Whilst the solvent/sample ratio is limited to 20:1 for the chloroform/methanol method in order to obtain a single phase, the use of butanol/methanol is not restricted by miscibility of the solvent. Indeed, Löfgren et al., found that the 1-butanol/methanol (3:1 v/v) method was linear for a wide range of sample volumes (10 to 100 μL) [23]. There was no significant difference in the recoveries of any of the lipid standards between the chloroform/methanol and the two 1-butanol/methanol extraction methods. For all internal standards the average recovery was greater than 80%. However, the recoveries of lipid standards from plasma matrix using the 1-butanol/methanol (1:1 v/v) method were either similar to, or greater than, those of the chloroform/methanol method [7] or a similar method utilizing a 1-butanol/methanol (3:1 v/v) mix. We note that the recovery of the DG (15:0/15:0) standard from the chloroform/methanol extraction appeared to be greater than 100%. This appears to be the result of acyl migration from the sn1, and sn3 positions of the 1,3-diacylglycerol to the sn2 position on the glycerol backbone during the chloroform/methanol extraction process, giving rise to 1,2- and 2,3-diacylglycerol isomers with higher response factors in the mass spectrometer. This acyl migration occurs in all extracts but appears to be greatest in the chloroform methanol extraction process, resulting in an apparent recovery of greater than 100%. For this reason, additional care should be exercised when using the chloroform/methanol extraction for diacylglycerol species. In addition to assessing recovery using spiked standards, we re-extracted the residue (pellet) remaining in the extraction microtube following the initial extraction to estimate how much of each endogenous lipid remained. Re-extraction of the pellet showed that only a small percentage of the endogenous lipid remained following the initial extraction, indicating recoveries of 82%–100% (median recovery = 92.4%). The lipid species with the poorest recoveries (82%–88%) were primarily non-polar neutral lipids (cholesteryl ester, diacylglycerol and triacylglycerol species), which are present in plasma within the hydrophobic core of lipoprotein particles.
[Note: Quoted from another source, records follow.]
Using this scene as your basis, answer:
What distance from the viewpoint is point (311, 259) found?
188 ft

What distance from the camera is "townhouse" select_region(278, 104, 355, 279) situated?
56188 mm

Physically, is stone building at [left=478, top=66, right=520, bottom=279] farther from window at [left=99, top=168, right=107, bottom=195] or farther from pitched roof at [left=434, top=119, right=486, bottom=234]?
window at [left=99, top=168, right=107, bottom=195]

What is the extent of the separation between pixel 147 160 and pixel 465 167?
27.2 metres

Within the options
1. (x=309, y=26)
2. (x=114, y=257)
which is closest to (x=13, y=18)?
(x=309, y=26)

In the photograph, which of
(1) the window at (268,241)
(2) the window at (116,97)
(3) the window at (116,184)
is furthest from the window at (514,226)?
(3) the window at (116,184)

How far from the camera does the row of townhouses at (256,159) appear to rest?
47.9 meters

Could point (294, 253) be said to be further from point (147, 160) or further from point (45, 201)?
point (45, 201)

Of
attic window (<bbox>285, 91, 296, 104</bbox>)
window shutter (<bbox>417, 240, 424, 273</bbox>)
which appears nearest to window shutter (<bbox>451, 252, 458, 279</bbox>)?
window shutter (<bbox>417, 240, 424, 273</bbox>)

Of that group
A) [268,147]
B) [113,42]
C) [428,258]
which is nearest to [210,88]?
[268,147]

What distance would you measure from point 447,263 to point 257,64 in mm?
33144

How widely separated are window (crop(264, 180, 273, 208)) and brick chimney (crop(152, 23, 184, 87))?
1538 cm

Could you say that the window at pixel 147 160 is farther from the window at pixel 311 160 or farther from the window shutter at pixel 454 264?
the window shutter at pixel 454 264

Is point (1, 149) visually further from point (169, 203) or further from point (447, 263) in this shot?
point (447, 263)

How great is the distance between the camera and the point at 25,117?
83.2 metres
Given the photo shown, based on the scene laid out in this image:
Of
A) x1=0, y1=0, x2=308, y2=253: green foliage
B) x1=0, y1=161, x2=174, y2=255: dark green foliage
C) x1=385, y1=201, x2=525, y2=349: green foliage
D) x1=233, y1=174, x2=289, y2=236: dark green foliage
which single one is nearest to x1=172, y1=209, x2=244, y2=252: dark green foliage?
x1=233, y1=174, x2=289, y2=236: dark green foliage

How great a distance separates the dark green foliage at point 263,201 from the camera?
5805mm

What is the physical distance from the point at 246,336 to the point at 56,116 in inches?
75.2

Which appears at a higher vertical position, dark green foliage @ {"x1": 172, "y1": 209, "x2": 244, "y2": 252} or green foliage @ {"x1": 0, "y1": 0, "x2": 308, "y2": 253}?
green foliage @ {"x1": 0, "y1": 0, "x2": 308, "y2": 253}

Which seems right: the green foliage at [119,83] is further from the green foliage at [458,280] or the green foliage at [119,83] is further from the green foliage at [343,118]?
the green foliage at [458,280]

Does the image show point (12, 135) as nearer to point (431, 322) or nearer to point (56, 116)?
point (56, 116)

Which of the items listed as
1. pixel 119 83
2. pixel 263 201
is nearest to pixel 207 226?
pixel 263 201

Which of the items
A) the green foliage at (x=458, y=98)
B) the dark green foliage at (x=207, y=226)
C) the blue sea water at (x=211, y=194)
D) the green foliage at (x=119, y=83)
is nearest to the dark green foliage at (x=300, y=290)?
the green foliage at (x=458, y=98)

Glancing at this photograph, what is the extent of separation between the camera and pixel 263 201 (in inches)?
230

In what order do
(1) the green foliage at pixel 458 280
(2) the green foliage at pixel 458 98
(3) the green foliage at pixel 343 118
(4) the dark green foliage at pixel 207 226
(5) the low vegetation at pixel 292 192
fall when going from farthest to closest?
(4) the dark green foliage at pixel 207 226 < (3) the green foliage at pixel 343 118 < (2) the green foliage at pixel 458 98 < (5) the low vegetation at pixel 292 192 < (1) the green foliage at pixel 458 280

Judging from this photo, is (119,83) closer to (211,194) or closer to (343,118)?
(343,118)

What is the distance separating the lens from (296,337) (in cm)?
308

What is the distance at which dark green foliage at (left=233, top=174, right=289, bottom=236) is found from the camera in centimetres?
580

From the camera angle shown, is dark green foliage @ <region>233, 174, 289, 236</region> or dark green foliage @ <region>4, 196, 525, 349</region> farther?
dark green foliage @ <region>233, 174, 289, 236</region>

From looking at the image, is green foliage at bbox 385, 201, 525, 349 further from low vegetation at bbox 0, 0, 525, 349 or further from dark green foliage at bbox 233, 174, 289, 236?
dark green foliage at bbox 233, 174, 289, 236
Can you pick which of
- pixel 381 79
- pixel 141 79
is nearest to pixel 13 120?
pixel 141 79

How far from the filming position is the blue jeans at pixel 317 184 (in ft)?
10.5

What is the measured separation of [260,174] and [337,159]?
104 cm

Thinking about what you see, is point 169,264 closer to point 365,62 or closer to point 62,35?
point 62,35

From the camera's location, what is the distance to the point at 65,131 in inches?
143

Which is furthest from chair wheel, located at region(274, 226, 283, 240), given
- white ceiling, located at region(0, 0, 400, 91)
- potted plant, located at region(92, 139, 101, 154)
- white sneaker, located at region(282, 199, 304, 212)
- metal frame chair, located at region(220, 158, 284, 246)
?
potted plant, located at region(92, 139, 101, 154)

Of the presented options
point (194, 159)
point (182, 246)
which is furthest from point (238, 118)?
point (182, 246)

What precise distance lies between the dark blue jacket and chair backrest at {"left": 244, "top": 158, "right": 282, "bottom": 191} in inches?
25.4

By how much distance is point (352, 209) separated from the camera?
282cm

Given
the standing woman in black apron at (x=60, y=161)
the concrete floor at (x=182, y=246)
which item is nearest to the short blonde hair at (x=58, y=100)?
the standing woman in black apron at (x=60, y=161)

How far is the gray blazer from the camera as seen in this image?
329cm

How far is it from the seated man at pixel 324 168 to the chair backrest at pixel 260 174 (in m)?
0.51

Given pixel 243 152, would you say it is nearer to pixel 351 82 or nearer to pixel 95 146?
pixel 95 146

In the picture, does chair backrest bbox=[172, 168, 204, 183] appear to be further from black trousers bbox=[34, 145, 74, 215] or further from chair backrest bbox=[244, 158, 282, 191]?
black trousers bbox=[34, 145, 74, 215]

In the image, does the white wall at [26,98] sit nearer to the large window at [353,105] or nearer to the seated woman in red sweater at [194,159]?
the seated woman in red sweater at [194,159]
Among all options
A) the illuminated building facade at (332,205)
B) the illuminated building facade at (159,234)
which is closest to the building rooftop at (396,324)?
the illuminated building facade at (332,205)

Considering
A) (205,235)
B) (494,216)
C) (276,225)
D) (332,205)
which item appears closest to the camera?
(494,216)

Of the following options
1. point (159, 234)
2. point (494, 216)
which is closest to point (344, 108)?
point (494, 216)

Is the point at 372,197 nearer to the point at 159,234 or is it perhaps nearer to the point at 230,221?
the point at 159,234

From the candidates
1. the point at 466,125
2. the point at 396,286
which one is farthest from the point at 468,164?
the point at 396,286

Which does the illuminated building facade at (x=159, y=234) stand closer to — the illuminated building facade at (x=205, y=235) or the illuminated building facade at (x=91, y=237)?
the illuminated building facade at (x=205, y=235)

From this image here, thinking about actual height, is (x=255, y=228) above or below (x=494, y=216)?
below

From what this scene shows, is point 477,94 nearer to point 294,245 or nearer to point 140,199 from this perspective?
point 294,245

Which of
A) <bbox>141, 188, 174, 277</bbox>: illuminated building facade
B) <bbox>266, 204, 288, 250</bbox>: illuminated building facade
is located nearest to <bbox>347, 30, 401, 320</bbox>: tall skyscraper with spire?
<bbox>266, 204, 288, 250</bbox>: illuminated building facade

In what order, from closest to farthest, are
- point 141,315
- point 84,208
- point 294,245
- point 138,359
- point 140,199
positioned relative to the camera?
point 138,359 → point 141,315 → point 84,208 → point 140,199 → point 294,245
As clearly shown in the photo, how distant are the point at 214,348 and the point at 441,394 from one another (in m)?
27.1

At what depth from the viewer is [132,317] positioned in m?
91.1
In comparison, the five different two phase systems recently evaluated by Reis et al. [24], showed significant variation in their ability to extract the less abundant lipid classes (including sphingomyelin, phosphatidylinositols, lyso-lipids, ceramides, and cholesterol sulfates) with no single method giving optimal performance for all classes. However, while single phase extraction methods offer advantages in speed, simplicity and the range of lipid classes that can be efficiently extracted, the inability to effectively remove salts and polar metabolites means that these extracts are not suitable for shotgun lipidomics but must be analyzed using LC ESI-MS/MS where the salts can be efficiently diverted to waste prior to elution of the lipids. The ability to successfully overcome the burden of salts within the LC system has been demonstrated in large cohort analyses; using 1 μL injections we are able to perform over 1000 injections before cleaning the mass spectrometer and over 4000 injections before replacement of the HPLC column (data not shown).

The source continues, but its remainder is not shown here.